Warning! Currently there is no protection against infinite push loops. Take this into consideration when choosing where to push to and when monitoring performance.

The opposite is also true. When you set no push targets and your directory receives submissions, these profiles may go by unnoticed on other directories unless they pull from your directory.

Sync: Pulling

A directory can be configured to have pull targets. This lets you actively pull submissions.

Every directory by default has syncing URLs available to pull from.

  • https://dir.example.com/sync/pull/all retrieves all current profile URLs.
  • https://dir.example.com/sync/pull/since/[when] retrieves profile URLs that have been modified or deleted since the when unix timestamp.

When you configure a pull target, your directory will pull from these endpoints during the sync cronjob. The first time it will do a "full sync" by requesting /sync/pull/all. From there on it will mark each directory with a timestamp to use with the /sync/pull/since/[when] endpoint.

Because the amount of profile URLs that this produces may be many, obtained URLs are stored in a queue in the database. Each time the sync cronjob runs it will process a configurable batch size of this queue.

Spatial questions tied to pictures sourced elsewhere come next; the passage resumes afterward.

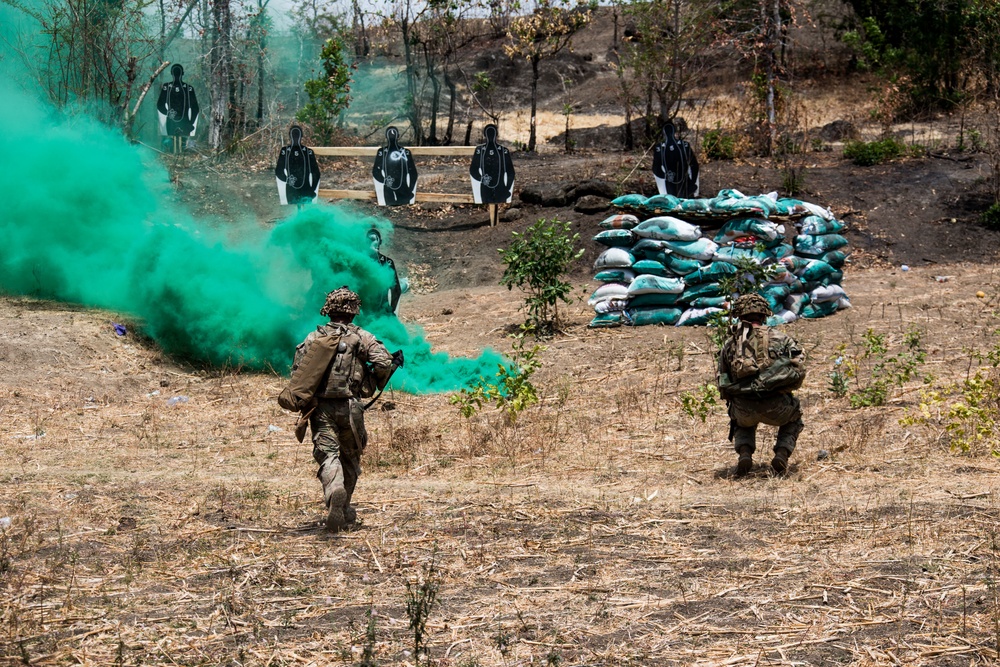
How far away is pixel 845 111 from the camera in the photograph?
85.3 feet

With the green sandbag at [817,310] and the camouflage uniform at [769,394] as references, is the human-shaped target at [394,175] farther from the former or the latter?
the camouflage uniform at [769,394]

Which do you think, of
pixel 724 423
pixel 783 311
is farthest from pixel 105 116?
pixel 724 423

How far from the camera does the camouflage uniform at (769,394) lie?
7.62 metres

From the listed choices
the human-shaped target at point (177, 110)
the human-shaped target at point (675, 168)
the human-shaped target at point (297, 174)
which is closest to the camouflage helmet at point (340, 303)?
the human-shaped target at point (675, 168)

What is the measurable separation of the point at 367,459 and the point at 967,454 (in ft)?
15.1

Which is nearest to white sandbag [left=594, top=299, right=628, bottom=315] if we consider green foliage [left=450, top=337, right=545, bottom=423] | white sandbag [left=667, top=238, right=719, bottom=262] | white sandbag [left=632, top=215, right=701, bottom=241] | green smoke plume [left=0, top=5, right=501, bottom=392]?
white sandbag [left=632, top=215, right=701, bottom=241]

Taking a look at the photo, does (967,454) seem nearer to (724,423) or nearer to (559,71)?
(724,423)

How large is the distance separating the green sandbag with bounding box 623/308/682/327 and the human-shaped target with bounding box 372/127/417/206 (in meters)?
8.02

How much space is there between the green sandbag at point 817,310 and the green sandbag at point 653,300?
5.11ft

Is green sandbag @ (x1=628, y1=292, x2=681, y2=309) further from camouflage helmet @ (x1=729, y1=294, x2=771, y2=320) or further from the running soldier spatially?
the running soldier

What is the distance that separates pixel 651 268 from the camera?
13445 mm

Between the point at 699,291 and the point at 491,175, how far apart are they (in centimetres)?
755

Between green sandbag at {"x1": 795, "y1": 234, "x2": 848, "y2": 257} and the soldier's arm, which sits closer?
the soldier's arm

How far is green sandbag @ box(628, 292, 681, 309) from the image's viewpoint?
535 inches
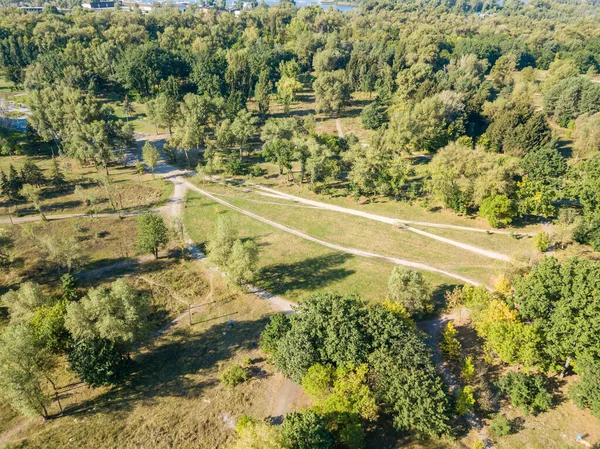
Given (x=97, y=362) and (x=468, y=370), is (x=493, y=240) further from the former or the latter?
(x=97, y=362)

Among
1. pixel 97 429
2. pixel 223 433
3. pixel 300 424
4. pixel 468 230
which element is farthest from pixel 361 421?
pixel 468 230

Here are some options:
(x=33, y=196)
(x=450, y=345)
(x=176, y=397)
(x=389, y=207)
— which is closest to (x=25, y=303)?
(x=176, y=397)

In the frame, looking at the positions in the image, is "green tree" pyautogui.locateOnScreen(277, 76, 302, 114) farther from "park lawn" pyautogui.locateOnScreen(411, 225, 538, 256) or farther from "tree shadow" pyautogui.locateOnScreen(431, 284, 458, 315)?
"tree shadow" pyautogui.locateOnScreen(431, 284, 458, 315)

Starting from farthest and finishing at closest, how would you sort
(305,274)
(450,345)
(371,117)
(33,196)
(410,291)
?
(371,117), (33,196), (305,274), (410,291), (450,345)

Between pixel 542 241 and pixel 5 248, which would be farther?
pixel 5 248

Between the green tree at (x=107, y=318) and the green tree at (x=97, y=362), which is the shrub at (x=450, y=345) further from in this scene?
the green tree at (x=97, y=362)

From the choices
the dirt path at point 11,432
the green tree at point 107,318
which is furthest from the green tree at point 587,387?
the dirt path at point 11,432
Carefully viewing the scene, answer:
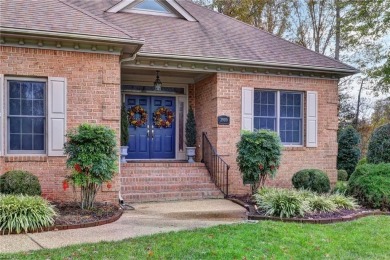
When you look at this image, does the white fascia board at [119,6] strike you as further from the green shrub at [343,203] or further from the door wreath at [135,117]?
the green shrub at [343,203]

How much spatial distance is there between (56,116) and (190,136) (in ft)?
15.1

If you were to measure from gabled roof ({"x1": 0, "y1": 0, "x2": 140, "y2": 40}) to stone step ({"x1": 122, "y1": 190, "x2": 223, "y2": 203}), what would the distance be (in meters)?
3.75

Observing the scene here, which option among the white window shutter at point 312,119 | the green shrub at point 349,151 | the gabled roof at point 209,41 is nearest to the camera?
the gabled roof at point 209,41

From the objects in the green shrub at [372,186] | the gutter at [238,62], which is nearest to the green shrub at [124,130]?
the gutter at [238,62]

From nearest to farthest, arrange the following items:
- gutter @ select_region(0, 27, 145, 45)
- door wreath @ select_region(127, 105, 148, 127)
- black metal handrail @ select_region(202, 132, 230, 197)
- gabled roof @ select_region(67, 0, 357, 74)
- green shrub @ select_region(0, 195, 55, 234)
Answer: green shrub @ select_region(0, 195, 55, 234) → gutter @ select_region(0, 27, 145, 45) → black metal handrail @ select_region(202, 132, 230, 197) → gabled roof @ select_region(67, 0, 357, 74) → door wreath @ select_region(127, 105, 148, 127)

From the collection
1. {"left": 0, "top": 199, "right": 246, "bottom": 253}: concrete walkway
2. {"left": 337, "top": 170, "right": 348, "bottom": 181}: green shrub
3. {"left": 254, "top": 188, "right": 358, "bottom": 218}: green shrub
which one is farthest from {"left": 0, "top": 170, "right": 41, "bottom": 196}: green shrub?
{"left": 337, "top": 170, "right": 348, "bottom": 181}: green shrub

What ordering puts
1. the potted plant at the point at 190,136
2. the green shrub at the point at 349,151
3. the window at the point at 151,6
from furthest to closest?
the green shrub at the point at 349,151 → the window at the point at 151,6 → the potted plant at the point at 190,136

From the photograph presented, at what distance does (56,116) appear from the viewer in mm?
8531

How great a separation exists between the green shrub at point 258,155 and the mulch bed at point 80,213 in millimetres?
3280

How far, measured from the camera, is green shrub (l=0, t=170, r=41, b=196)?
288 inches

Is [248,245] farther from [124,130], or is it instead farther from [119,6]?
[119,6]

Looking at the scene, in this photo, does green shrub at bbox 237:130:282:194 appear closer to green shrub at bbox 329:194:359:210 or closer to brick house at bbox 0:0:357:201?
brick house at bbox 0:0:357:201

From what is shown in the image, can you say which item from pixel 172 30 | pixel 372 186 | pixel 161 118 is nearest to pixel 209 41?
pixel 172 30

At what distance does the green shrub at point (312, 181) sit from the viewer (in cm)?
994
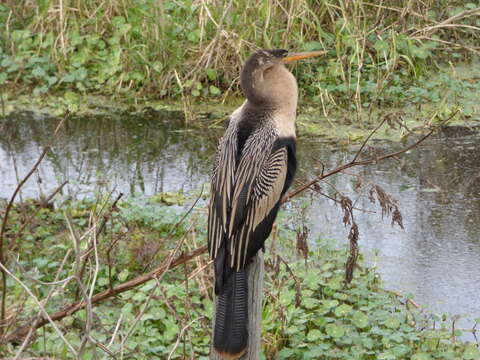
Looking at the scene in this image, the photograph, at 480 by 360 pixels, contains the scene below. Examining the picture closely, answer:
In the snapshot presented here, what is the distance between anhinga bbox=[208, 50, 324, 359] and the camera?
8.49ft

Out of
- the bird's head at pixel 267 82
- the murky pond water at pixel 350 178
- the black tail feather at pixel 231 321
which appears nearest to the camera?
the black tail feather at pixel 231 321

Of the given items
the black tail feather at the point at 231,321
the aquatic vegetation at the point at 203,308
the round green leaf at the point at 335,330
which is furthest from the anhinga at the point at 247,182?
the round green leaf at the point at 335,330

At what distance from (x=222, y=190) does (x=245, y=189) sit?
8 centimetres

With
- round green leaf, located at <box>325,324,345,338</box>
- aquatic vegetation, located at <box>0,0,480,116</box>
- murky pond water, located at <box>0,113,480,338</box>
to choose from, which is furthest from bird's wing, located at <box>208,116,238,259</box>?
aquatic vegetation, located at <box>0,0,480,116</box>

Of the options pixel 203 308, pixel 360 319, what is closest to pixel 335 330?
pixel 360 319

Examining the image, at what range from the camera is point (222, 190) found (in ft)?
9.43

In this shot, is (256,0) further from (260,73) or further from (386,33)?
(260,73)

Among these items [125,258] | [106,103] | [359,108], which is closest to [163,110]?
[106,103]

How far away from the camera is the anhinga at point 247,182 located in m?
2.59

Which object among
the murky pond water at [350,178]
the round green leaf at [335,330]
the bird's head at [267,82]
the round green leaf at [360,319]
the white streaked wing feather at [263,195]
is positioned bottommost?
the round green leaf at [335,330]

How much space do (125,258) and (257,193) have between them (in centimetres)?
171

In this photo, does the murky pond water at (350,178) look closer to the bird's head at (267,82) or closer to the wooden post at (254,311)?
the bird's head at (267,82)

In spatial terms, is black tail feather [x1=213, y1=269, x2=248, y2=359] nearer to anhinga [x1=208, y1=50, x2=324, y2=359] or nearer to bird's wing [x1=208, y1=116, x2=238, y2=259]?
anhinga [x1=208, y1=50, x2=324, y2=359]

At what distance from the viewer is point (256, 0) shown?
7.16 meters
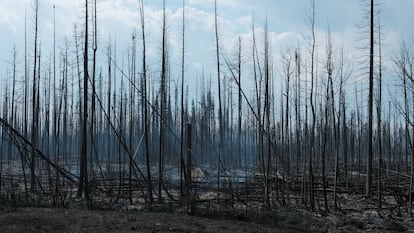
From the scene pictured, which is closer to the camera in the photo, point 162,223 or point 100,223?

Warning! Setting the batch size and/or number of threads to very high values may have a significant impact on performance of both your own server and the Friendica servers hosting the profiles. Try to keep these values sane so you don't accidentally run a DOS attack. (The default values are a good reference for "sane")

Site health

Directories will track the health of a Friendica server using several metrics. A health score, internally is a value between -100 and +100. When this score drops below a threshold (-20 by default), profiles associated with this site are removed from the directory.

  1. Speeds measured when submissions are processed.
  2. Speeds and server information obtained from "probes".

The first, submission related metrics, is quite straightforward. When a profile is submitted, the directory needs to make requests to the Friendica server. The time it takes to download profile information, download a profile image and scrape the profile page. This is only used for displaying in reports and does not impact the health score (though that could be changed).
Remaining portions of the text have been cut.